* What is expected
Pick out every line in the records below that contains the word "would" with the same capitalization, and copy each of those lines.

[Collection entries]
[BEGIN]

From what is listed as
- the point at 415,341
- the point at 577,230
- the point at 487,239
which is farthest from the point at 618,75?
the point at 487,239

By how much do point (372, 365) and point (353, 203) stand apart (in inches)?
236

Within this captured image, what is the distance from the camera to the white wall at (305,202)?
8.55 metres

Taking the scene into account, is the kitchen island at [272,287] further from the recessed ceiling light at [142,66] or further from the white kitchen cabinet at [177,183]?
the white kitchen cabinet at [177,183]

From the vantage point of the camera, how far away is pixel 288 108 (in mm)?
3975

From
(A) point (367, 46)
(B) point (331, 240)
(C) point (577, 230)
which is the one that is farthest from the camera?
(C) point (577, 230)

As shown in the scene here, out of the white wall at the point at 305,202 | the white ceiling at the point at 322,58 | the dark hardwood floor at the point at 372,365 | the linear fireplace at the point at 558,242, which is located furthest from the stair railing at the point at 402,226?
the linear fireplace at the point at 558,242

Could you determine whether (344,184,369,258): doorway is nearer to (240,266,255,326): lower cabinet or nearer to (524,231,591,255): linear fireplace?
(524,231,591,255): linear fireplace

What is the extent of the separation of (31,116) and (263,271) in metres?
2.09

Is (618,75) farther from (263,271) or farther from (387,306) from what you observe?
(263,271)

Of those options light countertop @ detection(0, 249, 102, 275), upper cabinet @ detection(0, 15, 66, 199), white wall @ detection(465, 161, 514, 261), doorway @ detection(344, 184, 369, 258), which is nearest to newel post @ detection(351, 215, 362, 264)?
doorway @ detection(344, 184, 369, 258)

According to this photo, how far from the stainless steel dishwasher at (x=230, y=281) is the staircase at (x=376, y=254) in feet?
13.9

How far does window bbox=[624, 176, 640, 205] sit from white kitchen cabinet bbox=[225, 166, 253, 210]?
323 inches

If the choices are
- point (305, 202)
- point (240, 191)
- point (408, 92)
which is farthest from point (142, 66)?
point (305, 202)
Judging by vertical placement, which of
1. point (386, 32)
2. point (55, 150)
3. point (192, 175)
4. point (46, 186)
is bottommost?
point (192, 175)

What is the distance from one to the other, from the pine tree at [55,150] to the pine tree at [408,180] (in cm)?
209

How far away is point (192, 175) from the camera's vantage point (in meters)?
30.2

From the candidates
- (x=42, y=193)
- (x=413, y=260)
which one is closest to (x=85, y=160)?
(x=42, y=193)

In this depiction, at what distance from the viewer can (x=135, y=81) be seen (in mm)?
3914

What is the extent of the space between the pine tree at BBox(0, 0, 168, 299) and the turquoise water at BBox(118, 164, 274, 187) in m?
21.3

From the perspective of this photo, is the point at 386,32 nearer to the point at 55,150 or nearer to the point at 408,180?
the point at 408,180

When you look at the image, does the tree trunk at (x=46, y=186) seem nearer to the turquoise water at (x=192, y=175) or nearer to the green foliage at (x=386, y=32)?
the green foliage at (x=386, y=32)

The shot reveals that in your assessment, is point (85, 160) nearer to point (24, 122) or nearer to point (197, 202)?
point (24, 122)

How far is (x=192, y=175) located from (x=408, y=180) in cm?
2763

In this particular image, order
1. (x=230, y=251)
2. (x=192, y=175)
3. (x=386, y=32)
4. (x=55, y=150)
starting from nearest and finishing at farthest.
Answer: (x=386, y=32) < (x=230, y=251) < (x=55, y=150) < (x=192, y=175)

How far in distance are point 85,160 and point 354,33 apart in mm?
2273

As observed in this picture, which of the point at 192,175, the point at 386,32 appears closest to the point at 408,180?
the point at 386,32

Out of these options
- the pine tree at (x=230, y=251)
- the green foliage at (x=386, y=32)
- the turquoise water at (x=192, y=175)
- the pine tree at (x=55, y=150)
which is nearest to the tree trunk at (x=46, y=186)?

[END]
[BEGIN]

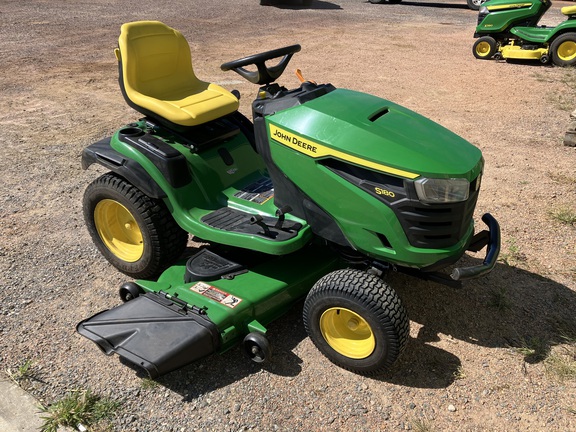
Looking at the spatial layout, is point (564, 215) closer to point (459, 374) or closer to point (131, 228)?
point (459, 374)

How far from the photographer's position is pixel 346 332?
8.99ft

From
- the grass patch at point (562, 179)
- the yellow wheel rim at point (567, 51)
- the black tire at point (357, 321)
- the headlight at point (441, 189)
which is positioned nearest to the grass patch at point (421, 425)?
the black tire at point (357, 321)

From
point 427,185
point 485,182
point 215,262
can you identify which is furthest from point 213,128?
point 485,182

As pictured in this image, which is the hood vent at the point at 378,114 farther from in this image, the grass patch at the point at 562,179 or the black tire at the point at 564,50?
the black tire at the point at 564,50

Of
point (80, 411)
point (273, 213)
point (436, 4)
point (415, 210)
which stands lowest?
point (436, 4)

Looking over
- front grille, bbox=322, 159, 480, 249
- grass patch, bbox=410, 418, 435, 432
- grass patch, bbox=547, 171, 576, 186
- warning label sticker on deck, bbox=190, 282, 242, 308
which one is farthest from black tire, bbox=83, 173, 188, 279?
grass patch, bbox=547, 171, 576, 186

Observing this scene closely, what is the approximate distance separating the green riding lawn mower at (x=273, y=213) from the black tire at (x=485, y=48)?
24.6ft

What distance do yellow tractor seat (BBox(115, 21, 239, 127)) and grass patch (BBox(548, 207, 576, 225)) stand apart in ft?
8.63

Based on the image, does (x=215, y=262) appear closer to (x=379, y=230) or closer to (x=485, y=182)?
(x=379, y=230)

[END]
[BEGIN]

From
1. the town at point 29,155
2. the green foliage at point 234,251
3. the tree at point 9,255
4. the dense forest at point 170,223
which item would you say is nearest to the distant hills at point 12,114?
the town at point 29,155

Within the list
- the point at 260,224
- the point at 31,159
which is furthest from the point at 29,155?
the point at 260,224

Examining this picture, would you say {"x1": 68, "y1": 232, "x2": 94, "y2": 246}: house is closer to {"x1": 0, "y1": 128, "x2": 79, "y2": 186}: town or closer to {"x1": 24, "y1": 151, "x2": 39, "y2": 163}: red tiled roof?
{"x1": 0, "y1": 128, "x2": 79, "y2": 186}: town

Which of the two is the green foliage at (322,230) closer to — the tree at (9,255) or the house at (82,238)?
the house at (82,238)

[END]

* Exercise response
which item would you say is nearest to the distant hills at point 12,114?
Examining this picture, would you say {"x1": 68, "y1": 232, "x2": 94, "y2": 246}: house is closer to {"x1": 0, "y1": 128, "x2": 79, "y2": 186}: town or closer to {"x1": 24, "y1": 151, "x2": 39, "y2": 163}: red tiled roof?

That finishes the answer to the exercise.